Cahoon, A. Bruce .
Plastome Sequencing in a University Level General Genetics Lab.
Undergraduate students are often drawn to science majors due to a desire to learn more about the natural world and of the potential for discovery (research). Unfortunately, very few of these majors will actually participate in the process of basic research. Some precocious students will seek out and join a lab but most will never get that opportunity unless they choose to enter a graduate program. In addition, universities with large undergraduate populations do not have enough research active faculty to accommodate the number of majors wishing to attempt exploratory projects.
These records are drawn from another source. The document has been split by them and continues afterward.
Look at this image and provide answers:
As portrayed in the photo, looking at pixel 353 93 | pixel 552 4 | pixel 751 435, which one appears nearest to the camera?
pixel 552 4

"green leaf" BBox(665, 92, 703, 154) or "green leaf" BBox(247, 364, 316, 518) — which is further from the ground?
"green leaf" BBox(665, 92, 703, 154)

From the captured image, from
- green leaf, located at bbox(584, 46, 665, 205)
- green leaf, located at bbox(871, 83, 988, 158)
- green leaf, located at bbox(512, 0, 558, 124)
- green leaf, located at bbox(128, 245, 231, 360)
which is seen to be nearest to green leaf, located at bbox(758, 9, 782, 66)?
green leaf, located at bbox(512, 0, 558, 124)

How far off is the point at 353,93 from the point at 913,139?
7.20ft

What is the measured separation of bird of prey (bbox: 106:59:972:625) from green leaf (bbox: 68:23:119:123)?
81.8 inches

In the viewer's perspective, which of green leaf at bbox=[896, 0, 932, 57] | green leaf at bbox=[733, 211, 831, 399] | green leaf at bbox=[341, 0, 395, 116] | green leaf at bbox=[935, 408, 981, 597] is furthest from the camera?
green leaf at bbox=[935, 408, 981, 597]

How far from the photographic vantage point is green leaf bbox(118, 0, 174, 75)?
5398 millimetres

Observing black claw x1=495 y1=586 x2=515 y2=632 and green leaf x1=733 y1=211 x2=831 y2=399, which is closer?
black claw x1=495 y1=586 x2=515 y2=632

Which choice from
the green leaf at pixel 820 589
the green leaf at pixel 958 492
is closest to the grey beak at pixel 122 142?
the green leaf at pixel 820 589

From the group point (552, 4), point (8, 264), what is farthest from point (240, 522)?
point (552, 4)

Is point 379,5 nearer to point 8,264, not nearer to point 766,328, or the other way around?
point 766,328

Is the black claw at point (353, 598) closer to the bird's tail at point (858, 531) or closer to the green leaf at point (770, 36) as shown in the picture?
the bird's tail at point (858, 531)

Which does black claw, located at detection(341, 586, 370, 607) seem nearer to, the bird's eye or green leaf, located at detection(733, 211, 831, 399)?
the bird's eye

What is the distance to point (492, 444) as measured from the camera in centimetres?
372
It is a perpetual challenge, therefore, for classroom instructors and professors to meet the initial expectations of potential future scientists and maintain their interest throughout a typical undergraduate curriculum. It is not uncommon for professors to introduce research projects with unknown outcomes in small upper level classes. The challenge however is most evident during the early years when students are taking core curriculum classes that, by necessity, often focus on demonstration lessons with a known outcome. This presentation will describe the thought processes, planning, and execution of chloroplast genome (plastome) sequencing into a general genetics lab - a lower level core curriculum class. At MTSU, a regional university with an enrollment over 25,000, this course serves 120-150 biology majors, minors, and pre-professional students per semester. The goal for each student is to give them an experiential introduction to the process of discovery by allowing them to work with and sequence a short piece of DNA from an unsequenced (i.e. unavailable in GenBank) plastome. Since instituting this curriculum, over 1000 undergraduates have participated in the sequencing of tall fescue (Lollium arundinaceum, GenBank FJ466687) and switchgrass (Panicum virgatum).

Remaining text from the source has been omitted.